In 1836 while out hunting in Kadıköy, a large residential district on the Asian shore of Constantinople, he accidentally shot and wounded the son of Necati Efendi, a civil servant holding a high position in the Title Deed Office. Churchill was arrested, beaten, and imprisoned while the boy's injuries were being assessed. His release, obtained through the intervention of the British Ambassador Lord Ponsonby, caused a diplomatic incident resulting in the dismissal of Akif Pasha, the Minister of Foreign Affairs, and temporary severance of diplomatic relations between the United Kingdom and the Ottoman Empire. In compensation for his detention Churchill was handsomely compensated with the Nişan-i İftihar (Order of Glory, the second highest decoration in the Ottoman Empire), a settlement of 400,000 piastres (then a very substantial sum), and trade concessions, including the right to export 10,000 Ottoman gallons of olive oil.
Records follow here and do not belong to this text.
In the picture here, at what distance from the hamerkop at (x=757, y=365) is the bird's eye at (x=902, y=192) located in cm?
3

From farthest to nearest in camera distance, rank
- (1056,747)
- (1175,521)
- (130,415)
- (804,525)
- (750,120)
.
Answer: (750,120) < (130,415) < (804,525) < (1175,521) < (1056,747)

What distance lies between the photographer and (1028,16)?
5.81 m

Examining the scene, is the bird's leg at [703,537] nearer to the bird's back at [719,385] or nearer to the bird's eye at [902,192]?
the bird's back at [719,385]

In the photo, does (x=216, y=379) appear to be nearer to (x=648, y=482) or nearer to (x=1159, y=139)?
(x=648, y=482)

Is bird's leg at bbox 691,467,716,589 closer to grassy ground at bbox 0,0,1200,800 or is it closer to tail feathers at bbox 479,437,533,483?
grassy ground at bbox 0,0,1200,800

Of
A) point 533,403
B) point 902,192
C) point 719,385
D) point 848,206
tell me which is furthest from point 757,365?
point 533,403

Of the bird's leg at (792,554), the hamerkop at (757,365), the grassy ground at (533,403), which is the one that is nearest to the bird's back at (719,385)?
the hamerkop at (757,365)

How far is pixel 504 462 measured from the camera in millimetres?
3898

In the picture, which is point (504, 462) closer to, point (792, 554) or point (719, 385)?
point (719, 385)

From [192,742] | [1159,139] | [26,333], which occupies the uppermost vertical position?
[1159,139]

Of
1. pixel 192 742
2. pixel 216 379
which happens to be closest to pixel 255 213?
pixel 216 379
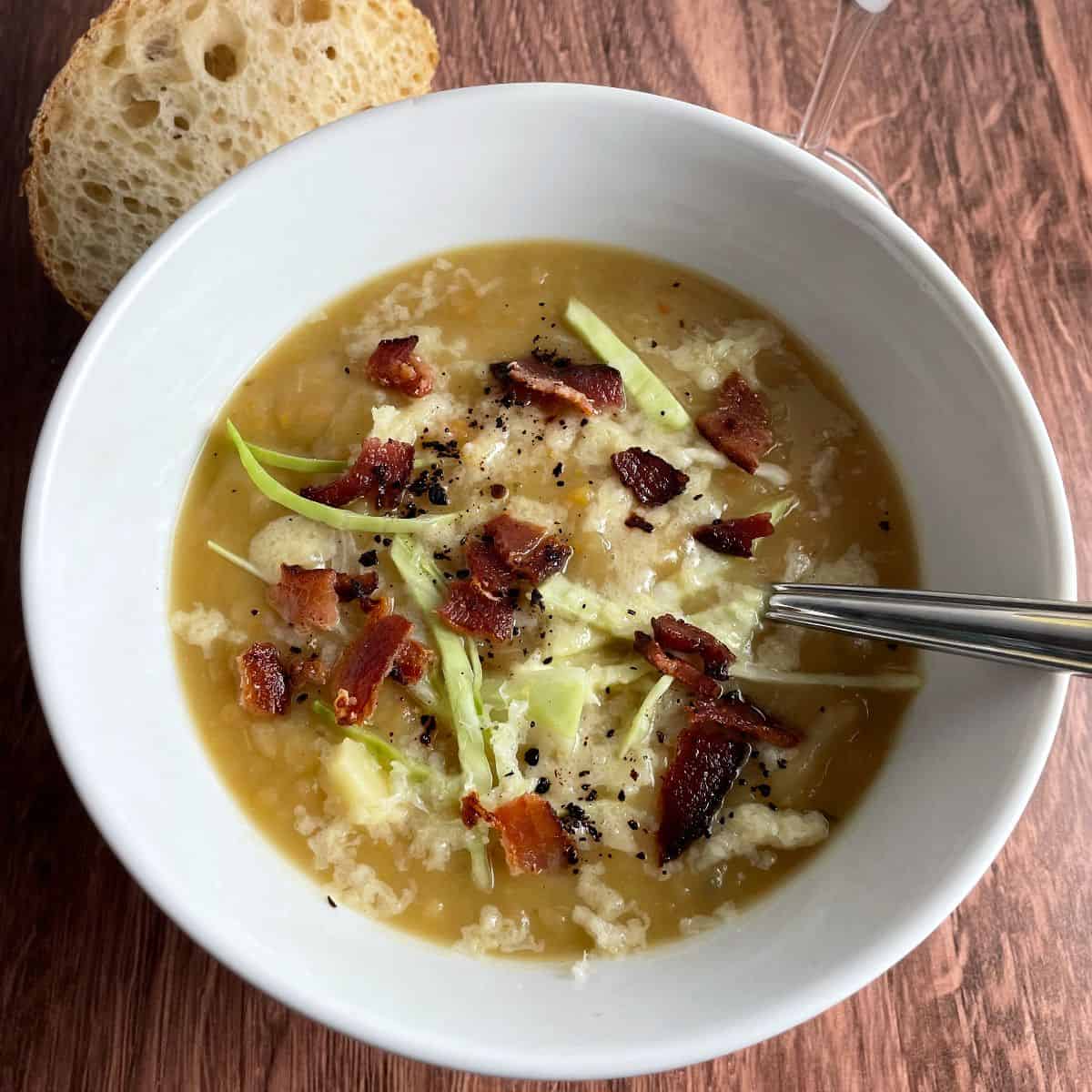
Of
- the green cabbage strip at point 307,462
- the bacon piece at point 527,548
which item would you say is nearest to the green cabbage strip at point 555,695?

=== Newspaper proprietor ===

Having worked as an interpreter, Churchill was familiar with the Turkish language and the Ottoman Turkish script and in 1840 started publishing the Ceride-i Havadis (Journal of News), a weekly newspaper which received financial support from the government. Ceride-i Havadis published foreign news items translated by Churchill and his staff, and was the first and only semi-private paper in the Ottoman Empire until 1860.

He died in Constantinople on 7 September 1846 aged 49 and was buried in the Feriköy Protestant Cemetery.

Churchill was succeeded as publisher of the Ceride-i Havadis by his son Alfred Black who went to Sevastopol during the Crimean War to cover the fighting for English newspapers; his reports were also published in special supplements to Ceride-i Havadis. In 1860 Alfred Churchill also established a daily version of the newspaper, Ruzname-i Ceride-i Havadis. It was the first Turkish newspaper to be published on a daily basis during the Ottoman period.
Alfred died in 1870, aged 45, but the business continued until 1887 when both papers closed.